> _The request_
Carry on the book review of Unwrapped Sky from the point where it stops.

Unwrapped Sky - Rjurik Davidson Unwrapped Sky - Rjurik Davidson
**NOTE: All quotations are taken from an uncorrected digital galley and are therefore provisional. Quotes will be corrected when the book is released.**


Unwrapped Sky

by Rjurik Davidson

Recommended for: fans of grimdark high/epic fantasy


Long ago, so the legends say, a war between the gods ripped the world asunder, poisoning the lands, sending the ancient city of Caeli-Enas into the depths of the seas, twisting the art of thaumaturgy so that it warps the body and mind of its practitioners, fracturing the veil between this world and the horrors that wait on the Other Side.  The gods turned their faces away from their people, leaving the world broken, burned, and corrupted. The once-great city of Caeli-Amur survived, but only barely.  Since the war of the gods, the city has been controlled by the Houses, and the Houses themselves ruled by the mysterious Elo-Talern, the disturbing beings that exist between the world and the Other Side.  Inside the crumbling city of Caeli-Amur, unrest is growing. Even inside the Houses, the Elo-Talern have stirred from their apathy and new talents are emerging within the leadership. Workers in the mills and plants are mutilated and murdered by the dangerous thaumaturgic powers that the industry employs. Small bands of seditionists distribute pamphlets and posters and plot revolution in the dark. 

Something has to give.


Unwrapped Sky plummets the reader into an utterly alien, infinitely complex world, a gritty, often grotesque world filled with breathtaking imagination and incredibly broken, problematic characters.  The story is told from the perspectives of three characters: Kata, a philosopher-assassin who starts out with the task of murdering two of the sacred minotaurs and all too quickly finds herself entangled in the city politics; Boris Autec, a self-deluded ex-tramworker who has risen through the House ranks by betraying all those around him; and Maximillian, a seditionist whose vision of change is polluted by his own ambitions.  While the characters' lives intersect, each explores a different facet of the city and a different set of misdeeds.  The world and plot are best classified as "grimdark", with a full quota of graphic violence, murder, abuse, torture, and rape. While several members of the cast are irredeemably, horrifically evil, no character is without a taint or blemish. 


Personally, I found Boris to be the most disturbing of the three, to the point that I found it extremely unpleasant to have to view the world through his thoughts.  At the opening of the story, he exhibits a disturbing lack of self-knowledge and insight, viewing himself as a "sensitive soul" and considering every failure to be everyone else's fault. As one character says to him:

"Boris, you have talent, you have...the necessary mercilessness for greater things."

"I'm not merciless," he said. "I'm not cruel."

"Oh, but you are, Boris. You are." [...]

"I only do what is necessary."

His pretense of "friendship" towards Paxaea is sickening and hypocritical; within a page of his vow that

"I would never treat you like that. I would never use you for my animal desires,"

> _Available data_
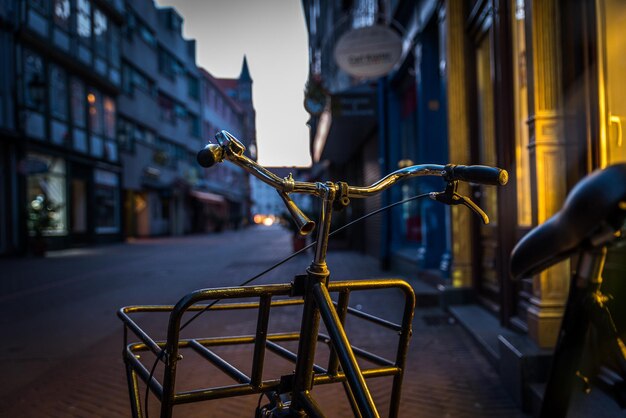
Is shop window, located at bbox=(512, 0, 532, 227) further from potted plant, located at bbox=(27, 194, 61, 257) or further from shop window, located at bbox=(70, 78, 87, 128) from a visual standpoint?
shop window, located at bbox=(70, 78, 87, 128)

> _Written response_
he is pushing her down and trying to rape her. He takes her refusal to meet his gaze as shyness, her trembling as desire rather than fear, her lack of resistance as consent.  His character only degrades further as the story continues.  When he traps her in a situation where she believes her life is in peril, he enjoys

"the fear and surprise in her eyes. It was like playing a wonderful prank."

Afterwards, when she tells him that she never wanted him in the first place, he exerts his power over her, rapes her, and discovers he is titillated by her fear and humiliation:

"Again he spoke the word and the torc tightened further. A little gurgle escaped her lips and the emerald eyes were filled with alarm. Those eyes--the same ones he had seen at the water palace--excited him. He pushed himself down onto her and the warmth of her body close to him aroused him further. He reached down and undid his pants."

Yet even as blames Paxaea for her "deceit" and for "allowing" him to love her, he still believes he can command her love:

"Don't think you'll ever escape my  grasp. Don't think you'll ever be free. You're mine now, to do with what I will. And you'll like it, damn it! You'll grow to love it."

Boris begins as a weak, rather pitiable man, but each betrayal, each transgression, seems to bolster both his confidence and his egomania.  He begins as a man too timorous and too concerned with self-preservation to aid his friend, but ends as a rapist, a tyrant, a literal eater of souls. Given the way that the narrative equates memory with personality and humanity, this form of cannibalism takes on additional significance. I spent most of the book gritting my teeth through his sections and avidly hoping for a particularly horrific death for him, and his final actions did not assuage my disgust.  Freeing Paxaea after he can no longer use her is not a noble act; it is as self-interested as all the rest.  Still, I love their final conversation:

"You were always impossible to penetrate, like a labyrinth."

"You cannot force someone to open herself to you."

He nodded, crying. "How else...how else?"

"Some things are just beyond the reach of some of us."

(show spoiler)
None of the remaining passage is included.